After spending a lot of the road trip flirting with bunts, the White Sox closed out their Cleveland-Toronto swing with a 2019-style victory. The Sox struck out a lot at the plate, but they hit a couple homers, which, paired with a Lucas Giolito gem, was enough to secure a winning record on the seven-game jaunt.
Aaron Sanchez carved up the White Sox lineup for innings at a time, but the fourth wasn't one of them. Sanchez limited the Sox to only a Tim Anderson single through the first three innings, but he gave up a one-out single to Jose Abreu with one out in the fourth. Yonder Alonso followed by driving a 2-2 fastball over the right-center wall for a two-run shot and a 2-1 lead.

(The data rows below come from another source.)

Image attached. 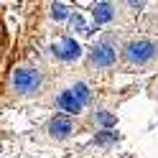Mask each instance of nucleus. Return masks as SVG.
Listing matches in <instances>:
<instances>
[{
	"instance_id": "1",
	"label": "nucleus",
	"mask_w": 158,
	"mask_h": 158,
	"mask_svg": "<svg viewBox=\"0 0 158 158\" xmlns=\"http://www.w3.org/2000/svg\"><path fill=\"white\" fill-rule=\"evenodd\" d=\"M92 100V87L89 82L82 77V74H69L61 77L59 82L46 92V105L59 110L66 117H74V115H82L87 110V105Z\"/></svg>"
},
{
	"instance_id": "2",
	"label": "nucleus",
	"mask_w": 158,
	"mask_h": 158,
	"mask_svg": "<svg viewBox=\"0 0 158 158\" xmlns=\"http://www.w3.org/2000/svg\"><path fill=\"white\" fill-rule=\"evenodd\" d=\"M5 92L13 100H36L46 92V72L36 64H18L8 74Z\"/></svg>"
},
{
	"instance_id": "3",
	"label": "nucleus",
	"mask_w": 158,
	"mask_h": 158,
	"mask_svg": "<svg viewBox=\"0 0 158 158\" xmlns=\"http://www.w3.org/2000/svg\"><path fill=\"white\" fill-rule=\"evenodd\" d=\"M120 61L125 69H148L158 61V38L138 36L120 48Z\"/></svg>"
},
{
	"instance_id": "4",
	"label": "nucleus",
	"mask_w": 158,
	"mask_h": 158,
	"mask_svg": "<svg viewBox=\"0 0 158 158\" xmlns=\"http://www.w3.org/2000/svg\"><path fill=\"white\" fill-rule=\"evenodd\" d=\"M117 64V44L110 36H102L89 51H87V69L89 72H107Z\"/></svg>"
},
{
	"instance_id": "5",
	"label": "nucleus",
	"mask_w": 158,
	"mask_h": 158,
	"mask_svg": "<svg viewBox=\"0 0 158 158\" xmlns=\"http://www.w3.org/2000/svg\"><path fill=\"white\" fill-rule=\"evenodd\" d=\"M51 56L56 59V61H61V64H74L79 61V56H82V46H79L77 38H59V41L51 44Z\"/></svg>"
},
{
	"instance_id": "6",
	"label": "nucleus",
	"mask_w": 158,
	"mask_h": 158,
	"mask_svg": "<svg viewBox=\"0 0 158 158\" xmlns=\"http://www.w3.org/2000/svg\"><path fill=\"white\" fill-rule=\"evenodd\" d=\"M77 125H74V117H66V115H54L51 120L46 123V135L56 143H64L74 135Z\"/></svg>"
},
{
	"instance_id": "7",
	"label": "nucleus",
	"mask_w": 158,
	"mask_h": 158,
	"mask_svg": "<svg viewBox=\"0 0 158 158\" xmlns=\"http://www.w3.org/2000/svg\"><path fill=\"white\" fill-rule=\"evenodd\" d=\"M92 18L97 21V26H105V23H112L117 18V5L115 3H97L92 8Z\"/></svg>"
},
{
	"instance_id": "8",
	"label": "nucleus",
	"mask_w": 158,
	"mask_h": 158,
	"mask_svg": "<svg viewBox=\"0 0 158 158\" xmlns=\"http://www.w3.org/2000/svg\"><path fill=\"white\" fill-rule=\"evenodd\" d=\"M92 120H94V125L105 127V130H110V127H112V125L117 123V120H115V115H112V112H107V110H94Z\"/></svg>"
},
{
	"instance_id": "9",
	"label": "nucleus",
	"mask_w": 158,
	"mask_h": 158,
	"mask_svg": "<svg viewBox=\"0 0 158 158\" xmlns=\"http://www.w3.org/2000/svg\"><path fill=\"white\" fill-rule=\"evenodd\" d=\"M69 15L72 13H69V8L64 3H51V21H64Z\"/></svg>"
},
{
	"instance_id": "10",
	"label": "nucleus",
	"mask_w": 158,
	"mask_h": 158,
	"mask_svg": "<svg viewBox=\"0 0 158 158\" xmlns=\"http://www.w3.org/2000/svg\"><path fill=\"white\" fill-rule=\"evenodd\" d=\"M94 140H97V143H102V145H110V143L117 140V133H112V130H100Z\"/></svg>"
}]
</instances>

Alonso didn't kill the rally. James McCann and Charlie Tilson turned the next two pitches into line-drive singles to bring Anderson to the plate. Anderson got ahead 2-0, after which Sanchez evened the count. On the seventh pitch, Sanchez tried doubling up on a changeup, but he hung it, and Anderson crushed it over the wall in center to make it a 5-1 game.
That's where it stayed, partially because the White Sox struck out a whopping 17 times. Sanchez set down 11 via the K, along with six by the bullpen over the three innings it covered.

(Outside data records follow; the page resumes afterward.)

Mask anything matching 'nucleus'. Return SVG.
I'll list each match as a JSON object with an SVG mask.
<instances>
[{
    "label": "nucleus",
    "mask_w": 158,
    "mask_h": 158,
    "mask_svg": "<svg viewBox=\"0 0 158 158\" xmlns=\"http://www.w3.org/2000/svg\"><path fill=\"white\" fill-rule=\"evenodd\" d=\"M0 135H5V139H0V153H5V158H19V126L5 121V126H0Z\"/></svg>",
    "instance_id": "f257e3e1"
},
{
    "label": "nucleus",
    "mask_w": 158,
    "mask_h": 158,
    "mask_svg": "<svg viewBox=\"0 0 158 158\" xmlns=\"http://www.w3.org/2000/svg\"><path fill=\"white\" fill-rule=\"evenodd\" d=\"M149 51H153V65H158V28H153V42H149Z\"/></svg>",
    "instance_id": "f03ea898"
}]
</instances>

Lucas Giolito handled the bottom part of the line score, at least after an iffy opening.
Lucas Giolito wobbled in the first, as the Blue Jays watched his last outing and waited for changeups. Freddy Galvis poked one to center for a leadoff single, went to third after Vladimir Guerrero Jr. drove a fastball to right-center for a double, and scored two batters later when Rowdy Tellez ripped a changeup through the right side.
Giolito had to go to his slider to a little bit in order to get the Blue Jays off his scent, at least until his changeup execution improved. When he returned to an offspeed approach later in the game, it once again resumed being his best pitch.

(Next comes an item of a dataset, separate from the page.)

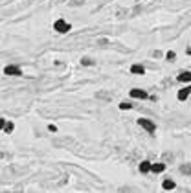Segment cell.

After allowing three hits in the first, Giolito and the White Sox bullpen allowed just one hit the rest of the way. He struck out eight while allowing just one walk, and threw 69 of 105 pitches for strikes. He threw 22 sliders and nine curves after throwing just four breaking balls against Cleveland. Combine Giolito's finish along with 1-2-3 innings from Ryan Burr and Aaron Bummer, and White Sox pitchers retired the last 18 they faced.
Bullet points:
*Leury García made a fine running grab on the warning track, but he awkwardly slammed back-first into the scoreboard, and eventually left the game with lower back stiffness.
*Tilson moved to center after García exited and made a flopping catch in deep center. He bolted back to the warning track on a Justin Smoak line drive, only to realize it was of the sinking variety. He somehow compensated correctly.
*Anderson made an over-the-shoulder catch in shallow left center look easy, even it shouldn't have been his catch to make.
*Anderson was caught stealing for the first time when Danny Jansen thwarted Anderson's 13th attempt in the third inning. Anderson didn't think Galvis tagged him and Rick Renteria challenged the play, but the call stood even though Anderson was likely correct, as a definitive angle couldn't be found.